--- TASK DIRECTIONS ---
In the forum post below about repairing a flashlight reflector, what product did the writer find at the craft store?

--- SUPPLIED PASSAGE ---
# De-metalized plastic reflector repair solution!



## Daekar (Apr 10, 2008)

A family member recently asked me to repair an old Everready flashlight that had belonged to her father. She's elderly now and had no idea why it didn't work, but she wanted to see if I could get it working... it has sentimental value. 

Well I got it and sure enough, all the usual suspects: contact corrosion, bent contacts, etc. However, the metal coating on the plastic reflector had almost COMPLETELY gone... there was only one tiny thin strip of metalic reflector left. After I got the light working again, I looked on CPF for reflector repair tips... only to find previous threads with the same question unanswered.

I couldn't just give up, so I started looking at paints and vapor deposition and all sorts of other things which seemed promising. Silver metallic paint isn't reflective enough, no business in their right mind would accept a PO from a private individual to do vapor deposition on a single part (particularly not for any reasonable price!)... I was stuck.

My Fiancee and I were in Michael's (a craft store we have in Virginia... not sure if it extends elsewhere) and I found an item by Mona Lisa Products called "Simple Leaf" - it's available in gold (alloy), silver (aluminum alloy), and copper (real copper) colors, and is applied in a multi-step process: surface prep, adhesive application (I used the spray adhesive), leaf application, and sealer application. I had my solution!

I removed the reflector from the light and used some very very fine sandpaper (the guys in the machine shop call it "emory" cloth?) to rough up the surface as per the instructions, then layed out some newspaper, masked off the center where the bulb sits, and sprayed a coating of the adhesive. The adhesive remains tacky for 24 hours, but I think applying the leaf within the first few hours is probably the best bet. 

Anyway, it looked like it was going to be impossible to get the leaf into the reflector without it tearing some, and it was... but the nice thing is, it doesn't matter. The stuff is so thin and the adhesive is so sticky that if you miss a spot you just press the leaf against it and it sticks. Once you have the thing pretty well covered, you can lightly run your finger over it to wipe away excess leaf and smooth out the surface. It takes about 24 hours to dry, so it was a long nervous wait but when I came back everything looked good. I didn't get 100% coverage though, there were some small cracks in the leaf which were visible if you backlit the reflector. However, from the front, especially when the bulb was on, you couldn't see them at all. If this had been a personal project, I would've continued with a second layer of leaf as the instructions mention is possible, but since I was nervous about ruining the light I stopped.

--- RAW RECORDS ---
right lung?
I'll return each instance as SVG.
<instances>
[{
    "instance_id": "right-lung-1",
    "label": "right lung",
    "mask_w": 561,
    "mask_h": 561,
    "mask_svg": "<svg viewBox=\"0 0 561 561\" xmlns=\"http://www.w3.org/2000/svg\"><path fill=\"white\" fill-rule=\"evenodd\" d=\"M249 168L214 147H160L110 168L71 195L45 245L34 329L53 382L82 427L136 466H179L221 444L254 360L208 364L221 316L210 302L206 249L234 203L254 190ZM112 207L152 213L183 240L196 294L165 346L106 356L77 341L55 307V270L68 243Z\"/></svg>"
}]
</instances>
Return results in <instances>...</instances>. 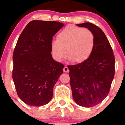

--- RESPONSE ---
"Simple Leaf" by Mona Lisa Products.